▶ _Testo citato_:
----

Per Cecilia Leoneschi di Castiglion del Bosco, è stata la prima annata in cui ha percepito chiaramente gli effetti del cambiamento climatico a Montalcino – con 64 giorni d’estate senza una goccia d’acqua, qualcosa che non aveva mai visto. È stata, ha sottolineato, un’annata molto variabile nella denominazione – soprattutto tra altitudini basse e alte – come confermato anche dalle altre testimonianze.
Nicola Vaglini (Pieve Santa Restituta) ha sottolineato l’importanza delle piogge invernali, che hanno ricaricato le riserve idriche, poi integrate da ulteriori piogge primaverili. La stagione è iniziata con germogliamento regolare e temperature miti. Una gelata a fine marzo ha colpito soprattutto il nord della zona (Vaglini ha riportato perdite del 15% in alcuni vigneti), anche se la maggior parte è rimasta indenne.
La stagione è proseguita senza eventi rilevanti fino a luglio, quando il clima è cambiato. Le temperature sono salite, con picchi di 38-40°C. Durante queste ondate di calore, le viti si sono bloccate e la maturazione si è fermata. Fioretti ha notato la caduta delle foglie basali, lasciando i grappoli esposti al sole. Nonostante ciò, Leonardo Berti di Poggio di Sotto ha commentato con sollievo che le temperature non hanno superato i 41°C, come ormai avviene spesso a Castelnuovo dell’Abate – segno del clima mutato.
Tra un’ondata di calore e l’altra, si sono verificati rovesci improvvisi – fino a 100mm in tre ore – troppo violenti perché i terreni potessero assorbirli, causando allagamenti (a Cerbaiona, si sono trovati 20cm d’acqua in una cantina). Fioretti sottolinea che questo rende fuorvianti i dati annuali: anche se le piogge totali sono risultate nella media, per le vigne è stato, di fatto, un anno di siccità.
Leoneschi ha spiegato che a Castiglion del Bosco utilizzano sempre più colture di copertura per trattenere l’acqua nel suolo. Pur ricevendo meno pioggia – protetti dal Monte Amiata e dai venti costieri – non hanno riscontrato gravi stress idrici nel 2020. A Poggio di Sotto, Berti ha commentato che il 2020 ha portato la giusta quantità e qualità di pioggia, senza ostacolare il lavoro in vigna.

----

▶ _Estratti dei dati_:
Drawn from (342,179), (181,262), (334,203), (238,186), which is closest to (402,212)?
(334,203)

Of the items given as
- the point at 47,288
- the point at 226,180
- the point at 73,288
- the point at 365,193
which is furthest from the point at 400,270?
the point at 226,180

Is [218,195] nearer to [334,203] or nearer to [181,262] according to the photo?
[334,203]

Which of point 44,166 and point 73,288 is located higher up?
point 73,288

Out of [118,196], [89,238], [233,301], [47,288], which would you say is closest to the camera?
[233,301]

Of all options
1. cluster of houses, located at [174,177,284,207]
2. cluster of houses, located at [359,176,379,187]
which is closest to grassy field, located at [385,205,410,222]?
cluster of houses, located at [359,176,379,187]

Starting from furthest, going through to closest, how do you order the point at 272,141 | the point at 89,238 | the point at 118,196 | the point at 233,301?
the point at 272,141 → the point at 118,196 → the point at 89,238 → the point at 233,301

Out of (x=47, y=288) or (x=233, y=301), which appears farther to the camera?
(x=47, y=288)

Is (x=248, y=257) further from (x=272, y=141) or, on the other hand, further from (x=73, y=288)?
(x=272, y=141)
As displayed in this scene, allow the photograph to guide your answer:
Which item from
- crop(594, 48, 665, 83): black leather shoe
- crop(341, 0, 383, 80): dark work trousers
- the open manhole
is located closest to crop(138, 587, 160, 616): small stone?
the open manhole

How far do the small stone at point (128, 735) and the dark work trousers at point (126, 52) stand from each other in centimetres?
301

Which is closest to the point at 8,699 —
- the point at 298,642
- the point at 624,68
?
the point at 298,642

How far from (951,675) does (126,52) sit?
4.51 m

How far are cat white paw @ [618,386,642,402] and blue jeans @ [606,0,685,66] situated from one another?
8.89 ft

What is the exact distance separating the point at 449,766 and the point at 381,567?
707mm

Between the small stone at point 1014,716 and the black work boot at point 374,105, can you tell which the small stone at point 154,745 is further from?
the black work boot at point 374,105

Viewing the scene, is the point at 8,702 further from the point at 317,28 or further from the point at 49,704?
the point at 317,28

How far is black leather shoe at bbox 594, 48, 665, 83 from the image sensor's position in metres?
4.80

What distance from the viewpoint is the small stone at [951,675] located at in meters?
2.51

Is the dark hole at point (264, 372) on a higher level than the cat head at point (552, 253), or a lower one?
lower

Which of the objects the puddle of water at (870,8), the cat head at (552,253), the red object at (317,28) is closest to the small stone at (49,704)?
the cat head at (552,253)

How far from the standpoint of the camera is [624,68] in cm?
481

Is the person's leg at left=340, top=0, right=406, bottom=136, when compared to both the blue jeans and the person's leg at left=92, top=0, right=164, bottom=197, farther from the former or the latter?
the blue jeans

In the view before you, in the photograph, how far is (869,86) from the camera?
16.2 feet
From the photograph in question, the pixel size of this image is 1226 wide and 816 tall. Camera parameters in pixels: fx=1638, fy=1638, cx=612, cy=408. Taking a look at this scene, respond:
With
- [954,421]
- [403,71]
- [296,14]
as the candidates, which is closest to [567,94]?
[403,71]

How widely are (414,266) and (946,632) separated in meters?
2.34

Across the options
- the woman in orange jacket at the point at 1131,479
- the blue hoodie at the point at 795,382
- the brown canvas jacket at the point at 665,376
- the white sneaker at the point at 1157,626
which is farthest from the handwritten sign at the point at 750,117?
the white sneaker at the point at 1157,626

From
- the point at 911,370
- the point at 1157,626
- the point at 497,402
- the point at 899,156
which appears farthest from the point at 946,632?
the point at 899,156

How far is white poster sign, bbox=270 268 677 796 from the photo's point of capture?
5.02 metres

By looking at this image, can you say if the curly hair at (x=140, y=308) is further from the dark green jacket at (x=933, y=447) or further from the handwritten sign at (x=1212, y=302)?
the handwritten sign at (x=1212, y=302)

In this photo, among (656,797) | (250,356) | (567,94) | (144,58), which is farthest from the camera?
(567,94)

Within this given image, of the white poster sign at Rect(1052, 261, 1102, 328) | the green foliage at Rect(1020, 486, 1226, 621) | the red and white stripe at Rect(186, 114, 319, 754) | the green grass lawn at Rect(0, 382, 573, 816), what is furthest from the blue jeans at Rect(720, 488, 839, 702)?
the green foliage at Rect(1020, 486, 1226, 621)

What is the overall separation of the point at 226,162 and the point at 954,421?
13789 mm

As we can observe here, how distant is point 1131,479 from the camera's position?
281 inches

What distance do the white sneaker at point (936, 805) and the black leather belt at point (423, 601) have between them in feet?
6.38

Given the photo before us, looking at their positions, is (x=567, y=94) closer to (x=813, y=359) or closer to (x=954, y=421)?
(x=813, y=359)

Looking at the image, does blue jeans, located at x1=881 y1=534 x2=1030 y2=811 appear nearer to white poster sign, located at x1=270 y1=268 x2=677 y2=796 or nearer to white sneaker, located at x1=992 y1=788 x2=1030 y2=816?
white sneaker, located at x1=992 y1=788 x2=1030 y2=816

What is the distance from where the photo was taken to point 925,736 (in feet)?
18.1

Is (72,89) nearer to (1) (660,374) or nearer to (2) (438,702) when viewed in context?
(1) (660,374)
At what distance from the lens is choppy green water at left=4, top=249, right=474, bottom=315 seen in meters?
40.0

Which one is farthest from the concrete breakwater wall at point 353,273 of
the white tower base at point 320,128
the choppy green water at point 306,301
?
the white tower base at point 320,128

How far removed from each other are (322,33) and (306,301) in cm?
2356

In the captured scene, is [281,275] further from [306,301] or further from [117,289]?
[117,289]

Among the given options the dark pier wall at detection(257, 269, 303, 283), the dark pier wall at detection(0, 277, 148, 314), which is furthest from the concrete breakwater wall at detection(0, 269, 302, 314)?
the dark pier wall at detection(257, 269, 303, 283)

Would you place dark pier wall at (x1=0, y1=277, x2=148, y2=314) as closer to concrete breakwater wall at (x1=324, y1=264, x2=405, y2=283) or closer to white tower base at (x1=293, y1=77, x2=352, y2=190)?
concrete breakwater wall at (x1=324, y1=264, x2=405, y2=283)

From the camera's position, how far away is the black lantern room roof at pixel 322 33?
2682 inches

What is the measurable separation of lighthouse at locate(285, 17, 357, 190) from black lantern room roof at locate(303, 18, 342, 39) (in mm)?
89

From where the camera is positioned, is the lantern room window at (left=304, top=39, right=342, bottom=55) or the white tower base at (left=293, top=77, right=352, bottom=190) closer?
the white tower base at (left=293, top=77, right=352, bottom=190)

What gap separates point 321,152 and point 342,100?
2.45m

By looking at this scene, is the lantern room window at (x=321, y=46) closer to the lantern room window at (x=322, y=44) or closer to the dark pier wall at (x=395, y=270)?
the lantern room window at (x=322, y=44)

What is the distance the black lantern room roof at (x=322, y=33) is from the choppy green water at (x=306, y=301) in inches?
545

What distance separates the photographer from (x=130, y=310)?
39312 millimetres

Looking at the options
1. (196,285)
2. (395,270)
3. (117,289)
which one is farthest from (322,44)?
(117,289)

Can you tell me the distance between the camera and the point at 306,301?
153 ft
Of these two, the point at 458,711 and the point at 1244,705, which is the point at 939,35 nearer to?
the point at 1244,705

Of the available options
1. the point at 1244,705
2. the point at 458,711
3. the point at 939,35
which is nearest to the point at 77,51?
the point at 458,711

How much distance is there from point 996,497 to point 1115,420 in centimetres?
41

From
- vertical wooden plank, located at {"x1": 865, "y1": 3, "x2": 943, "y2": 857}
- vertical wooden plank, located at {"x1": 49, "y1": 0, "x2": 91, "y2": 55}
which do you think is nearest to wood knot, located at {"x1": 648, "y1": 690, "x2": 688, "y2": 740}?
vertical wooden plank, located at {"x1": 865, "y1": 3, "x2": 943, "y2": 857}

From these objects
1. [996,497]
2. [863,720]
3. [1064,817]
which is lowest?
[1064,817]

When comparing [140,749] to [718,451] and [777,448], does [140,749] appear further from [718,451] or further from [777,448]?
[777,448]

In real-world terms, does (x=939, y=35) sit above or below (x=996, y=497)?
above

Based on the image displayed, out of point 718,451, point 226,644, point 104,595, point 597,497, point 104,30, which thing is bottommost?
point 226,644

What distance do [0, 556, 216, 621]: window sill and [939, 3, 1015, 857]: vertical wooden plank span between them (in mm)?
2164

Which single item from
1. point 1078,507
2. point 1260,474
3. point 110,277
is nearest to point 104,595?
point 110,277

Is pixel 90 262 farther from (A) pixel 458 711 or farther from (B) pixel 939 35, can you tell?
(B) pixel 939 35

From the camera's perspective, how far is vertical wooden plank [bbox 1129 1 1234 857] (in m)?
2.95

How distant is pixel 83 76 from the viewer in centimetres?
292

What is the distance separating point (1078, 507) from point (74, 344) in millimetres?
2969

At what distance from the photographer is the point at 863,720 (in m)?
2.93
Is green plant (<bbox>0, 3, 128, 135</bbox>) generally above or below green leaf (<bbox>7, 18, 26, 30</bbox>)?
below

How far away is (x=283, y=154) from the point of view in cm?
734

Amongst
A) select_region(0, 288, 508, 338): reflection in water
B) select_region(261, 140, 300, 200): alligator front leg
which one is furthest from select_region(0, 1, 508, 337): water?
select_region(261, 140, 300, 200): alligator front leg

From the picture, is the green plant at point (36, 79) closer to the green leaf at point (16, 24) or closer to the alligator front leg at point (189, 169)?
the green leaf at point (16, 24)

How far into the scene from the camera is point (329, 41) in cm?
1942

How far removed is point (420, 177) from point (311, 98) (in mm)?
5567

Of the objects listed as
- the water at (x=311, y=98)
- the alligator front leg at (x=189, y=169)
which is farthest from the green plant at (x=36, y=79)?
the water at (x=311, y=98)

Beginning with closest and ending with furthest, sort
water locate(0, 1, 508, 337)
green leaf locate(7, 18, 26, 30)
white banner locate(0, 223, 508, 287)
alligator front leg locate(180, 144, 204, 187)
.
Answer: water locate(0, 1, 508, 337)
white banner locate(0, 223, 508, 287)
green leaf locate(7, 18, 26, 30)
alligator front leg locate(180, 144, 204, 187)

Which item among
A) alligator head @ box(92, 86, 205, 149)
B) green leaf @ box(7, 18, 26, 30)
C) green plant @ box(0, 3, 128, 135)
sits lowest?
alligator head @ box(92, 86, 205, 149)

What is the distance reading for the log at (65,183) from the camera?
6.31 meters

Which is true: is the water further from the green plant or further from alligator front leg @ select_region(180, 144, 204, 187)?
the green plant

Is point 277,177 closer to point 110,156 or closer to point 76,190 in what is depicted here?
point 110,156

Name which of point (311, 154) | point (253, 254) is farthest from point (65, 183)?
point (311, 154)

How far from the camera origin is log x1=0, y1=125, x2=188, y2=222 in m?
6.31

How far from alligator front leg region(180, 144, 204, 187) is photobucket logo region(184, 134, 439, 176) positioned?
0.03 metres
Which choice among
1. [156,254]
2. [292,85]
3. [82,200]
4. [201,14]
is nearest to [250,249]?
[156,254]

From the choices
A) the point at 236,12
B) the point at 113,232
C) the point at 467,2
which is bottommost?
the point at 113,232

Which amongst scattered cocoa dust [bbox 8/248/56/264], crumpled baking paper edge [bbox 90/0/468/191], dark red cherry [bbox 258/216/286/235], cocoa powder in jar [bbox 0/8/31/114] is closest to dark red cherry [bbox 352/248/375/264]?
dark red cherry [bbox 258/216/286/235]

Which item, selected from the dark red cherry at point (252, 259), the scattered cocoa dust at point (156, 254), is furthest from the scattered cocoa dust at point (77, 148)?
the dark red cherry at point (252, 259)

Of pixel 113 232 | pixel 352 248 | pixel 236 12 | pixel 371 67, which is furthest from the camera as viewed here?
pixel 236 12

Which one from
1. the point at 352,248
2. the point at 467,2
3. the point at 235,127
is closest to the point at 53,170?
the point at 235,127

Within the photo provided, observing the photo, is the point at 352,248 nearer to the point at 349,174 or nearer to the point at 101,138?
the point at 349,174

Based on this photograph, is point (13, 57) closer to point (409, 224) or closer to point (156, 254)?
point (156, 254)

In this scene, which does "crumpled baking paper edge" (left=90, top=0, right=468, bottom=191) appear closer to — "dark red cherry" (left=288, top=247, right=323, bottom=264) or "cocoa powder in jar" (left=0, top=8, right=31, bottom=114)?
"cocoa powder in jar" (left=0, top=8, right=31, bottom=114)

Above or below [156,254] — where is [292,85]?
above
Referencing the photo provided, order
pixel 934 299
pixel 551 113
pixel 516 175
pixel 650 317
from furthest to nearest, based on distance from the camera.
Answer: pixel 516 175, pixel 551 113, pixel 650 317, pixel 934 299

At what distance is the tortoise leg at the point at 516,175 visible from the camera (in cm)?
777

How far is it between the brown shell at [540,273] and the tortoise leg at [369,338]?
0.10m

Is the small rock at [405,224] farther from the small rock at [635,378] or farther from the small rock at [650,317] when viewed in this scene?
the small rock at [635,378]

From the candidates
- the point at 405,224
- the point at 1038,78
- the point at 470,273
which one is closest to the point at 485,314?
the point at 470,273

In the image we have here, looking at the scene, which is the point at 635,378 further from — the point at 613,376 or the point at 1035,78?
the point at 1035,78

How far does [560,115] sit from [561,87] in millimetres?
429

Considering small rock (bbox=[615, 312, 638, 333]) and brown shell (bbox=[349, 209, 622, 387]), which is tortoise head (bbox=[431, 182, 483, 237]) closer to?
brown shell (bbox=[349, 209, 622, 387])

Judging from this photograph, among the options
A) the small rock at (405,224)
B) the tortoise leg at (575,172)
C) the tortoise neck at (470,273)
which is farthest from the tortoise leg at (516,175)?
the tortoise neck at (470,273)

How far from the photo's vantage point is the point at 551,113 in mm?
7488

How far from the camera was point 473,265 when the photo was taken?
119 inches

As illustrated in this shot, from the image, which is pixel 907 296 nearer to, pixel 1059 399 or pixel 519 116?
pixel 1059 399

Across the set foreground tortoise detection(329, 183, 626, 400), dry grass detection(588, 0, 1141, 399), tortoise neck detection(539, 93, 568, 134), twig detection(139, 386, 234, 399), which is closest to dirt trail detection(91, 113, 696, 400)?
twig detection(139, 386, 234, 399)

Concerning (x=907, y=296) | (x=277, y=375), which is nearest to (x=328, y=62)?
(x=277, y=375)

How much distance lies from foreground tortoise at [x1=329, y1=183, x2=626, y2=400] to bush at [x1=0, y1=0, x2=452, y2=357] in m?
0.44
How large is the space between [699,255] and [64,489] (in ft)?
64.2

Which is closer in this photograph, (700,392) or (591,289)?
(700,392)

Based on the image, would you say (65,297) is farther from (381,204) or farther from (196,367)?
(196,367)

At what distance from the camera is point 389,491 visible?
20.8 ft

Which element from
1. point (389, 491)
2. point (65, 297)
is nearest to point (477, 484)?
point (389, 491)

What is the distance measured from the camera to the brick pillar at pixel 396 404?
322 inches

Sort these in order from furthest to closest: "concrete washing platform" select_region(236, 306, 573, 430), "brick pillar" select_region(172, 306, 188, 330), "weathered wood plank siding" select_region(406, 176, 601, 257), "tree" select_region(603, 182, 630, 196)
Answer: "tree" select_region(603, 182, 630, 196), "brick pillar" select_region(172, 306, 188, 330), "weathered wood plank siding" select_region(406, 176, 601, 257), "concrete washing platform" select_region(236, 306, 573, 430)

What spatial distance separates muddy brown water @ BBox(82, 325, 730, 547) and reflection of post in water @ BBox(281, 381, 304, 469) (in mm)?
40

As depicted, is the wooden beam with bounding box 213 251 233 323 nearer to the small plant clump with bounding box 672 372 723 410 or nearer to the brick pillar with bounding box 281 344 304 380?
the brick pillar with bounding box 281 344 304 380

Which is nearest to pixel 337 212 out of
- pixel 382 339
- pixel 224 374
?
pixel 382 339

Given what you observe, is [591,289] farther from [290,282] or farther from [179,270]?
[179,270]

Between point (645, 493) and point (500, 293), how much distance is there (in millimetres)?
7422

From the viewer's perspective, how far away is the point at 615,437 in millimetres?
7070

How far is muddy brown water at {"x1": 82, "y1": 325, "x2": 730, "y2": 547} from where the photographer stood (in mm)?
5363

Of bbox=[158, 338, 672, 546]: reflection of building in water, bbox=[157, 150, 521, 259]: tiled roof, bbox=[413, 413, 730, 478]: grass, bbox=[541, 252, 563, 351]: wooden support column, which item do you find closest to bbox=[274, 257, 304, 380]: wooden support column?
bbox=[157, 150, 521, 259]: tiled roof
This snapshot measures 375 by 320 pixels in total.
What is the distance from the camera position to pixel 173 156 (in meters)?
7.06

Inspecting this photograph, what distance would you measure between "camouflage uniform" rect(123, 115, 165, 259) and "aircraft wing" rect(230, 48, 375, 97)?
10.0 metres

----

▶ _Esercizi da svolgere_:
(a) Nel testo sull'annata 2020 a Montalcino, quale percentuale di perdite ha riportato Vaglini in alcuni vigneti a causa della gelata di fine marzo?
(b) Ricopia parola per parola il passo del testo sull'annata 2020 a Montalcino che va da "Per Cecilia Leoneschi" fino a "dalle altre testimonianze." compreso.

▶ _Soluzioni degli esercizi_:
(a) Vaglini ha riportato perdite del 15% in alcuni vigneti.

(b)
Per Cecilia Leoneschi di Castiglion del Bosco, è stata la prima annata in cui ha percepito chiaramente gli effetti del cambiamento climatico a Montalcino – con 64 giorni d’estate senza una goccia d’acqua, qualcosa che non aveva mai visto. È stata, ha sottolineato, un’annata molto variabile nella denominazione – soprattutto tra altitudini basse e alte – come confermato anche dalle altre testimonianze.